Ao fim de dez anos, a GOA tinha já 500 trabalhadores. Com a fábrica nos arredores da cidade, Ortega decidiu abrir a sua primeira loja da marca que tinha idealizado. Na sua cabeça, Zorba era o nome ideal — inspirado nos filmes de Zorba, o Grego.
Primeiro problema: escolhera uma propriedade de esquina numa rua central da Corunha onde, a poucos metros, existia um bar precisamente com esse nome. Ordenou-se a troca aleatória das letras até chegar a uma combinação satisfatória. Ficou Zara.

A primeira das mais de duas mil lojas que existem hoje por todo o mundo nasceu também a poucos metros da velha Camisería Gala, onde começou a trabalhar. Era também a primeira pedra de um império que dez anos depois adotaria o nome de Inditex, a casa da Zara, mas também da Oysho, Stradivarius, Pull&Bear, Uterqüe ou da favorita de Ortega, a Massimo Dutti.
Ao fim de 45 anos de história da marca, Ortega tornou-se multimilionário, embora pouco tenha mudado na sua maneira de ser. Continuou a ser generoso nas doações, exigente atrás das portas — eram frequentes os murros na mesa e a imposição daquilo a que os empregados chamavam Decreto 33, como referência à expressão brejeira ‘Mis cojones 33’ — e sempre discreto e evasivo.
Quando a pandemia chegou em força a Espanha, no início de 2020, Ortega ordenou a compra de 63 milhões em material hospitalar, o qual foi trazido através das privilegiadas cadeias de transporte que tem com a China.

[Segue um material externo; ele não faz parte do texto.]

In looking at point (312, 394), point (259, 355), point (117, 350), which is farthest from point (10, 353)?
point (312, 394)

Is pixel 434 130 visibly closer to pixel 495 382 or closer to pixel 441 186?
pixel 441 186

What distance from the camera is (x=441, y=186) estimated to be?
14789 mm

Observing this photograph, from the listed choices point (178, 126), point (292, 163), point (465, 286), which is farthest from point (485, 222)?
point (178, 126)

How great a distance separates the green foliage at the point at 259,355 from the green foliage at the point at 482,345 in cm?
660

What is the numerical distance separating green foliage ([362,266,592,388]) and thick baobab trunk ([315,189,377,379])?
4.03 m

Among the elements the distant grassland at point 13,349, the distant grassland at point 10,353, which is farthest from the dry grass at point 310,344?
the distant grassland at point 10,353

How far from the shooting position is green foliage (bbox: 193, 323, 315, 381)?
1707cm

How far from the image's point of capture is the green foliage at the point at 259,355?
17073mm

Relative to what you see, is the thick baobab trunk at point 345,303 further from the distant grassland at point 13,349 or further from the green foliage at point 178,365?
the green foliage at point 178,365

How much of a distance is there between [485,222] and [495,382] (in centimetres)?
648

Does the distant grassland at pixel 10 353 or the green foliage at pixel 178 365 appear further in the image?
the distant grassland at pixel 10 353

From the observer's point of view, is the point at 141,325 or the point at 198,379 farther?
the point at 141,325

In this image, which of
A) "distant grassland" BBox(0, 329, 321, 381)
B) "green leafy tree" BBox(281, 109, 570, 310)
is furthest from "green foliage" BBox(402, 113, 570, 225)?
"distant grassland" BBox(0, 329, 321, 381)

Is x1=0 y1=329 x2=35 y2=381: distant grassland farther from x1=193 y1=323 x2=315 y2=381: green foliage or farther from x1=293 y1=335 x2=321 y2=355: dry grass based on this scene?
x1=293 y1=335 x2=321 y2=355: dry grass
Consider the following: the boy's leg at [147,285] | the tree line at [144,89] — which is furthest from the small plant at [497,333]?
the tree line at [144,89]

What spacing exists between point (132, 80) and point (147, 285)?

A 28 de março, dia do seu aniversário, uma fileira de ambulâncias juntou-se em frente ao prédio onde vive com a atual mulher e restante família, na Corunha. Queriam agradecer-lhe a gentileza e pediam apenas que se abeirasse à janela. Nada disso aconteceu.

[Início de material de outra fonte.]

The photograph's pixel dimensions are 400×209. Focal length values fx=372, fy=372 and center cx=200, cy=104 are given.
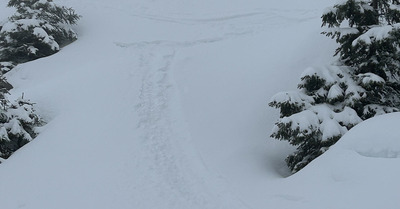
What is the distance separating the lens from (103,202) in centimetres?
694

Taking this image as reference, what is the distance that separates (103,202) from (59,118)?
13.7ft

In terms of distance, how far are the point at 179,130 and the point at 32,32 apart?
9281mm

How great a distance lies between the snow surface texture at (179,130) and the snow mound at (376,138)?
0.04 meters

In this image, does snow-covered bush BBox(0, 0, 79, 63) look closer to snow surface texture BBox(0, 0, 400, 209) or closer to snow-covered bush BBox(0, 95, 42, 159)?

“É uma pessoa que foge da notoriedade, mas que, seguramente, dirá à mulher para ligar às pessoas que lá estiveram para agradecer o gesto”, revela uma fonte próxima de Ortega à edição espanhola da “Vanity Fair”.
À biógrafa, numa das raríssimas entrevistas que deu durante toda a sua vida, confessava o desejo de viver uma vida simples e recatada. “Quero viver em tranquilidade, ser apenas mais um, poder ir a qualquer sítio, tomar um café na praça María Pita ou dar um passeio com a minha mulher na marginal marítima sem que saibam quem eu sou.”